ASV_100, on the other hand, shows a negative EAF value. In “A” we can see the peaks of the 13C do appear shifted left of the 12C, and although the confidence intervals do not overlap, we don’t expect to see lower 13C density values compared to 12C. In “A”, it appears two of the 13C lines abruptly end, which may be a sign that ASV_100 doesn’t occur in as many fractions as necessary.
The plot_feature_occurrence()
function can be used to
see how often a feature occurs in the samples and give some idea about
whether they span the range of densities, are found in fractions close
or far from one another, and how the calculated WAD value is affected by
these occurrences.
plot_feature_occurrence(qsip_list$Drought, features)
The plot above does show that ASV_100 stops appearing in some labeled sources after a density of ~1.7. With more arguments we can add the WAD and relative abundance values to the make the following figure. Here, the size of the circle represents the relative abundance of the feature in the sample, and for ASV_100 we see the most abundant fraction does heavily influence the calculated WAD value (vertical bar). So, although missing data on the “right side” of the curve may lead to issues, it doesn’t seem to affect the WAD value for ASV_100, assuming the peak of the values are in that most abundant fraction.
plot_feature_occurrence(qsip_list$Drought,
features,
show_wad = TRUE,
scale = "source")
The above plot can also help identify additional potential issues.

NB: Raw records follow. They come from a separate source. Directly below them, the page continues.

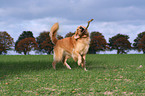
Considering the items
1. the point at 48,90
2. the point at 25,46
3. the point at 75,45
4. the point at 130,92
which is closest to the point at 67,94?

For example, ASV_72 was one of the features with the highest EAF values,
but it looks like source S200 only has it in the extremely heavy
fractions, and it has a calculated WAD that is much higher than the
other 13C sources. When we ran run_comparison_groups()
at
the very beginning we didn’t define a minimum number of fractions, so
the default of 2 was used. We might, however, consider increasing the
minimum number of labeled fractions required to remove sources with
feature occurrences like ASV_72 in source S200.